Whilst this is something the Anglican Church will welcome, it is not the Biblical approach to solving some of the big issues in society today. He is a passionate believer in women priests, which the Bible speaks against in places such as 1 Corinthians 14v34: “Let your women keep silent in the churches, for they are not permitted to speak, but they are to be submissive.”
His views on homosexual relationships are not so well known, although he is reported as saying: “We must have no truck with any form of homophobia in any part of the Church. I am always averse to the language of exclusion, when what we are called to is to love in the same way as Jesus Christ loves us. Above all in the Church we need to create safe spaces for these issues to be discussed in honesty and in love.” Again, the emphasis is on personal opinion and political debate, not on what the Bible teaches.
It is worth bearing in mind that Jesus never advocated the appointment of bishops or archbishops. There were merely groups of believers who met in groups, and there would be some elders appointed to certain tasks. This is the reason Christadelphians have no appointed leader (see here). The role of an archbishop as leader of the church appears to go against these verses:
“There is one God, and one mediator between God and men, the man Christ Jesus.” – 1 Timothy 2v5, showing that we have no need of any other mediator than Christ.

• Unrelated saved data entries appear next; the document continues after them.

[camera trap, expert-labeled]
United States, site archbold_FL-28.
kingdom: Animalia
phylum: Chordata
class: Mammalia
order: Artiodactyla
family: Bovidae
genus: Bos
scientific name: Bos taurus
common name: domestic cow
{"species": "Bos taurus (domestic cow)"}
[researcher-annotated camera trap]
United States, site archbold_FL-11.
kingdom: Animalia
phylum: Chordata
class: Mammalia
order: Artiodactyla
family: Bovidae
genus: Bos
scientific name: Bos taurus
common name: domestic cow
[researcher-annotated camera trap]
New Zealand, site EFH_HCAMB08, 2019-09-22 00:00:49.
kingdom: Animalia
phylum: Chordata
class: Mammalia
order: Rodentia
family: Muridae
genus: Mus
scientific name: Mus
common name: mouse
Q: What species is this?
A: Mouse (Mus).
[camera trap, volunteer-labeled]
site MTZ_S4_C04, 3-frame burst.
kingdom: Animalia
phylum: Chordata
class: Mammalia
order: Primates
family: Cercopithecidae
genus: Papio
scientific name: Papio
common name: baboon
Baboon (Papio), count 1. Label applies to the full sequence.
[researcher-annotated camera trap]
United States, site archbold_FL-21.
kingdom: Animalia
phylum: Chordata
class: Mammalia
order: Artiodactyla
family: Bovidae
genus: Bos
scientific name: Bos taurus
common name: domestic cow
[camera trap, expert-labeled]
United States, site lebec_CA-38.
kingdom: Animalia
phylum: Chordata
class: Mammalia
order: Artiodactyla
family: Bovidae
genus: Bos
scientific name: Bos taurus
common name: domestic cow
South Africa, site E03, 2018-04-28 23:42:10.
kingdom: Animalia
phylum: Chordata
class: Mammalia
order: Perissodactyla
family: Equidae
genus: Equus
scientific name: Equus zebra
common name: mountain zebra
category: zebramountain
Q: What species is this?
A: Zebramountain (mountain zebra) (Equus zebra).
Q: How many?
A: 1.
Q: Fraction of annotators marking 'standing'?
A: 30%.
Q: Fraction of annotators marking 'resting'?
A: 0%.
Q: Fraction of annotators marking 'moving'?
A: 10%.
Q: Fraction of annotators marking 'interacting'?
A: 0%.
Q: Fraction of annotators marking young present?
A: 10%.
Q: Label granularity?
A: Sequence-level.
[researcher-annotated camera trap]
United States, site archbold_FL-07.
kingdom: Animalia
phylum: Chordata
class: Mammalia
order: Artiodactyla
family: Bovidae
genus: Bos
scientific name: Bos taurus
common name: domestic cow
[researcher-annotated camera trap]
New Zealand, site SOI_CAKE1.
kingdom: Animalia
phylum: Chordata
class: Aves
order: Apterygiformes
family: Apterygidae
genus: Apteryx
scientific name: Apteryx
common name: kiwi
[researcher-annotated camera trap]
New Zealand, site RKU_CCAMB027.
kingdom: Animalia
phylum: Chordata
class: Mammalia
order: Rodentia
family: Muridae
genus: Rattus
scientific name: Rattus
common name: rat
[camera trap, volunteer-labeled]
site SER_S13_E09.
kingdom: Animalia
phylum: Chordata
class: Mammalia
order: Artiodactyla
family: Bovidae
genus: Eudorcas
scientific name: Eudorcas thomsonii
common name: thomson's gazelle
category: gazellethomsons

“He [Christ] is the head of the body, the church” – Colossians 1v18, showing that we should think of Christ as the head of the church and not a man.
It will be interesting to watch what direction Welby will take the Church of England in , but it will undoubtedly be a more inclusive and all-embracing one, which itself may well be at odds with the message of God for the believer to be separate: “As he who called you is holy [meaning separate], you also be holy.” (1 Peter 1v15). The basis for all the believer’s decisions needs to be the Word of God, and not the political thinking of man.